Saturn as seen from Titan, painting by Chesley Bonestell

Saturn as seen from Titan, painting by Chesley Bonestell
Favorite astronomical painting

Monday, May 17, 2010

Unscheduled stroll on Triton, opening scene

A brief note that I'm half through typing my revisions into my WIP, the novel version of Leroy and Jody from Lab Partners.
As promised I'll give you the opening scene of my short SF story Unscheduled Stroll on Triton. This story although workshopped to death at Antioch last year was still rejected by Pedestal Magazine. Thanks to Anne and Laurie for expressing an interest in seeing this story. I'll paste in the opening scene below including an extra paragraph beyond what you all read on our chat at CTR recently.

This is a mini sequel to my science fiction novel The Higher Mission.
Unscheduled Stroll on Triton
by
Larry Hammersley

Joe Cramer fell toward the snowy surface of Triton, a little over a kilometer below him. He weighed thirteen and a half pounds here on Neptune’s largest moon, so the seventy-five second fall wouldn’t kill him. Mona Watson, his mining partner whom he had hoped to marry soon, wouldn’t be able to rescue him from the base of the butte they’d been mining. Their mining cruiser only carried their equipment and a rover, no space taxi. By the time she lifted off with the cruiser and landed it near the cliff base they’d been mining she’d only find his frozen corpse.
Moments before, he and Mona retrieved the high grade thorium ore from the side of the cliff near the top. Their cruiser and rover were parked on the flat plane above. When their catcher drills storage bags were full, Mona hoisted herself to the top to empty their contents into the rover’s ore compartment, and replace the drill bits. That’s when it happened. Cramer knew better. He’d detached himself from his safety line, intending on repositioning it so he could reach a new spot for drilling. His hand slipped and he drifted downward away from the line’s clip.
The old adage, “Only a fool makes the same mistake twice,” doesn’t apply in space. Make one mistake and no one has time to call you a fool because you’re dead. Oh, he and Mona had taken risks and ended up saving each other’s lives on several occasions but that was different from making a blatant error.
copyright by Larry Hammersley
There you have the opening scene of the story. I'm giving you the shortened version, not the longer version from the workshop. So you won't invest a lot of time reading. I'd appreciate any comments you have whether negative or positive.

5 comments:

Miss Mae said...

I like SF, Larry. Great idea about putting them on Neptune!

Laurean Brooks said...

Love it, Larry! Fascinating! You have a gift for SF. Your writing is very descriptive and the story, very well-written.

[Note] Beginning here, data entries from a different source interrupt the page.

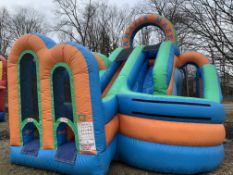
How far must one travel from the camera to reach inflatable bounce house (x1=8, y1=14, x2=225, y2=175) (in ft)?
10.9

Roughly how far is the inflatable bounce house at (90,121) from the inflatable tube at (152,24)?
3.17 m

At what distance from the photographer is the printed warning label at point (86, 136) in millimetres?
3303

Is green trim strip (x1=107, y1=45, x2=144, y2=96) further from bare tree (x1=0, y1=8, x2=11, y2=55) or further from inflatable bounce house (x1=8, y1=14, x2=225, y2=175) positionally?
bare tree (x1=0, y1=8, x2=11, y2=55)

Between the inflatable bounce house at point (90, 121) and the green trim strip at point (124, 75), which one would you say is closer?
the inflatable bounce house at point (90, 121)

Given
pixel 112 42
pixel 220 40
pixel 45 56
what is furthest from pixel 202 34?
pixel 112 42

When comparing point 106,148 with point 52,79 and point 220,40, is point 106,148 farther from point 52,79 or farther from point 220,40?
point 220,40

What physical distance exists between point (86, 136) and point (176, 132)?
124 centimetres

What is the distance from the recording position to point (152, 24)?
24.0 ft

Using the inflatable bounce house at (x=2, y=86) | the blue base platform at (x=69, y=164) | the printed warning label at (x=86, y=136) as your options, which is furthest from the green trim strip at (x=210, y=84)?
the inflatable bounce house at (x=2, y=86)

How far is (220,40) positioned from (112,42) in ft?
51.3

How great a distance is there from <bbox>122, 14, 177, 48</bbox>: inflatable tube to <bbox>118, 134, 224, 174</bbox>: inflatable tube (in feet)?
13.0

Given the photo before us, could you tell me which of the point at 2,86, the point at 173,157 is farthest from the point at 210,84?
the point at 2,86

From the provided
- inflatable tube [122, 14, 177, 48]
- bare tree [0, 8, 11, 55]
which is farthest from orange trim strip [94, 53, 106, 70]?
bare tree [0, 8, 11, 55]

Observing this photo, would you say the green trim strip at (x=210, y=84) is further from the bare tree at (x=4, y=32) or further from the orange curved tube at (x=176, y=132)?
the bare tree at (x=4, y=32)
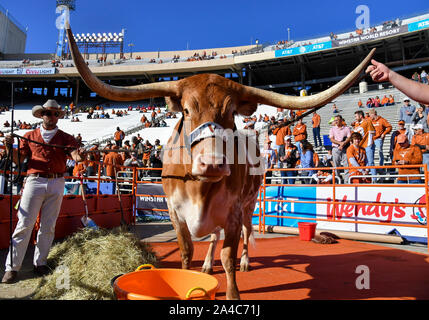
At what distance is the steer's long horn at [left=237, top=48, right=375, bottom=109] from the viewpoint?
2535 millimetres

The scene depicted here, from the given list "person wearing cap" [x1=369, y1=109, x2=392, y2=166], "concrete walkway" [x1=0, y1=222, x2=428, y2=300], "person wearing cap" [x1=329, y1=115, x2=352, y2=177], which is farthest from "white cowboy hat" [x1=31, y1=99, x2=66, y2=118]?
"person wearing cap" [x1=369, y1=109, x2=392, y2=166]

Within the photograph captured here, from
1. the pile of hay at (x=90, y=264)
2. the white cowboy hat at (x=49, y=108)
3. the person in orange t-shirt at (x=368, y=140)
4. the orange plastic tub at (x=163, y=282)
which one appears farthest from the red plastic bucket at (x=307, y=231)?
the white cowboy hat at (x=49, y=108)

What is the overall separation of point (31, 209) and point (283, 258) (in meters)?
3.91

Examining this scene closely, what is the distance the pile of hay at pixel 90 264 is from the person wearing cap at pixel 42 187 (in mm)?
417

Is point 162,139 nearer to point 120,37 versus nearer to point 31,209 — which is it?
point 31,209

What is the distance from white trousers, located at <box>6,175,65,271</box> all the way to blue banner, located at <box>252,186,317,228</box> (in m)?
5.72

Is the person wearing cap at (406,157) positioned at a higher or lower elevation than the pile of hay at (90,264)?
higher

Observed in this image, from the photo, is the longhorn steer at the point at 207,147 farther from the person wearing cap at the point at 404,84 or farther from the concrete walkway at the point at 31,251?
the concrete walkway at the point at 31,251

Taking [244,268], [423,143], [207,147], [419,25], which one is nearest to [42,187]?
[207,147]

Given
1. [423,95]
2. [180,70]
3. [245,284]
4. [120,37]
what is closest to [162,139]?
[180,70]

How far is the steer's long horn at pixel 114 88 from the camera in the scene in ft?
7.56
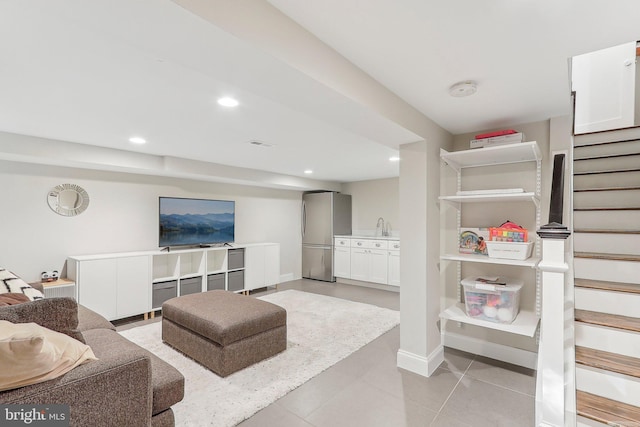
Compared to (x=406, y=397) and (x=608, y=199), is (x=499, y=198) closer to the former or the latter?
(x=608, y=199)

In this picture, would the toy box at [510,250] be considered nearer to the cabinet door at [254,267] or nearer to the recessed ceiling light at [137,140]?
the recessed ceiling light at [137,140]

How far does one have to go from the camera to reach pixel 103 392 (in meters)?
1.25

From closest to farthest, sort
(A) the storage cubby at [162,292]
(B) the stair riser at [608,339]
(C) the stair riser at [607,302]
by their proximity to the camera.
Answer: (B) the stair riser at [608,339] < (C) the stair riser at [607,302] < (A) the storage cubby at [162,292]

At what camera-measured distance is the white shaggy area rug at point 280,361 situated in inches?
82.3

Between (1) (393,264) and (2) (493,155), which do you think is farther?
(1) (393,264)

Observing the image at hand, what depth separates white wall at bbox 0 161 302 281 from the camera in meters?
3.42

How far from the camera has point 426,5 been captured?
1.22m

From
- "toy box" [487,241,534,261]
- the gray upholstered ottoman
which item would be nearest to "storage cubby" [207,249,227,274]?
the gray upholstered ottoman

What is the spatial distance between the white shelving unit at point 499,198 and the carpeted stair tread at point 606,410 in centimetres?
63

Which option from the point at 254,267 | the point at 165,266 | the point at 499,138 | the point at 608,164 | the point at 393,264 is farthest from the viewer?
the point at 393,264

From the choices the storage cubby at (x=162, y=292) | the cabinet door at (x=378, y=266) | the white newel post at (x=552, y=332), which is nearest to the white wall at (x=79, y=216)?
the storage cubby at (x=162, y=292)

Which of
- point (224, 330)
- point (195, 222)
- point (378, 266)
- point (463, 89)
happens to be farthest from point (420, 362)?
point (195, 222)

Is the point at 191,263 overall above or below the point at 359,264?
above

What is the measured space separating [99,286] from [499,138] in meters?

I'd like to see a new excerpt every Monday. Would that be okay? But, please--since I get busy and might forget--post a reminder on TSRA loop like you did today.

Anne Patrick said...

Very well written, Larry.
I'm with Laurie, I would love to read more of it :-).

Anne Patrick said...

Hi Larry,
I've given your blog the "Creative Writer" Blogger Award. You can pick it up at my blog: http://suspensebyanne.blogspot.com/

Unknown said...

how cool Larry, you got the creative writer award! I don't think it could go to a better person.